Clever clams and algae show how best to harvest light

Little and large they may be. But giant clams have evolved a unique trick for redirecting sunlight to their microscopic algal tenants.
In many species of giant clam, photosynthetic algae live in the clam's fleshy mantle, which is exposed to the sea and sunlight through the flaps of its shell (pictured). In exchange for their home, the algae secrete glycerol, which feeds the clam.
The association is one of many in which animals work symbiotically with plants and algae to harvest the power of the sun.
But giant clams have specialised cells called iridocytes that allow algae to grow in microscopic pillars, which go about 2 millimetres deep into the clam mantle.Alison Sweeney of the University of Pennsylvania in Philadelphia and her team have demonstrated that the iridocytes ensure that every last algal cell in the micro-pillar still gets its fill of sunlight, even though most of the 300 or so cells in each column have no direct access to the light.
"What makes this system in the clam special is that the design can extract every last photon from sunlight," says Sweeney.
By shining halogen lamps on clams, Sweeney found that iridocytes redirect the path of sunlight so that it fans out into a cone about 15 degrees wide, bathing entire pillars of algae in mild, but optimal, intensities of light.
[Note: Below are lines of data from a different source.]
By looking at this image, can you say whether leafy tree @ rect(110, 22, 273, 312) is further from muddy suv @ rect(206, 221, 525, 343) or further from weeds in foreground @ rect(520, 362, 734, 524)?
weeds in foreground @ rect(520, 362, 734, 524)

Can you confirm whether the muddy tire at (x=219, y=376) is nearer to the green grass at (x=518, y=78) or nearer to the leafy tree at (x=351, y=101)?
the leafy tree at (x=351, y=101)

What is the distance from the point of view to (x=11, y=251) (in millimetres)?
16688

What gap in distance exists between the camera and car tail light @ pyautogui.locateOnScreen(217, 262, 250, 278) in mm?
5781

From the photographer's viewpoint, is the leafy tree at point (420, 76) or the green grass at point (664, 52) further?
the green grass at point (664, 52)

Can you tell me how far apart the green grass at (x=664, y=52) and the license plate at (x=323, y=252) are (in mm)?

Moreover, they transmit mainly red and blue light, the wavelengths that the algae photosynthesise most efficiently, and deflect much of the green and yellow wavelengths.
"The amount and mix of light that gets through is just right for the algae," says Sweeney. "And it fans out just enough to reach all the cells in the column."
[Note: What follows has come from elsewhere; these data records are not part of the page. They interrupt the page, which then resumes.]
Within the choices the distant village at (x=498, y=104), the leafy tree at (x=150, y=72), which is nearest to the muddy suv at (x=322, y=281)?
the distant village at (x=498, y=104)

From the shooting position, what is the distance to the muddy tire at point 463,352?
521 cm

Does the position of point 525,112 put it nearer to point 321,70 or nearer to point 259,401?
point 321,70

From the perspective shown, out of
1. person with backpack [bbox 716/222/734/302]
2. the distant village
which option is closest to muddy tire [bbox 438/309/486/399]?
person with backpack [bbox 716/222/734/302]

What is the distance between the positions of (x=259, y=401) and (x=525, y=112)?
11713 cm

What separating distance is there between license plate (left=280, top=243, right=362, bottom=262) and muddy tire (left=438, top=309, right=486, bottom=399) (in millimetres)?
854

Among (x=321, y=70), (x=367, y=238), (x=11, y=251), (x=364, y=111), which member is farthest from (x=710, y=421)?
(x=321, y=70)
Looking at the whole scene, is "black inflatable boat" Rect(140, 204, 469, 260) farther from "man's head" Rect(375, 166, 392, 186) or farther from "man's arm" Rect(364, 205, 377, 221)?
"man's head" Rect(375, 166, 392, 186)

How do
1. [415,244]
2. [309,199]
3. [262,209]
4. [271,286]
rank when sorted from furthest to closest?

Typically, clams that live in shallow coral reefs are exposed to levels of sunlight that are enough to kill the algae.

Mimicking nature

"While earlier work speculated on the role of these iridescent cells, this paper clearly shows how clams use iridocytes to control and redistribute the light that reaches their algal symbionts," says Ryan Kerney of Gettysburg College in Pennsylvania.
Kerney says that the research also solves the puzzle of why many clams are iridescent – it's down to the green or yellow light that is reflected because it's of no use to the algae. "Animals such as starlings or butterflies generally use iridescence for display or camouflage, but giant clams do neither, instead optimising the absorption of light to suit tiny stacks of algal cells."
Sweeney and her colleague, Shu Yang, have now begun a project to try to artificially mimic the function of the iridocytes, and to test ways of growing pillars of algae.
It could drastically improve the efficiency with which algae can be farmed to produce biofuels , because it would allow the algae to be grown in layers hundreds of cells thick instead of as a single layer, or being constantly stirred to expose all cells to sunlight.
"The clams have shown us how to grow algae very densely, without having to stir them, which wastes energy," says Sweeney.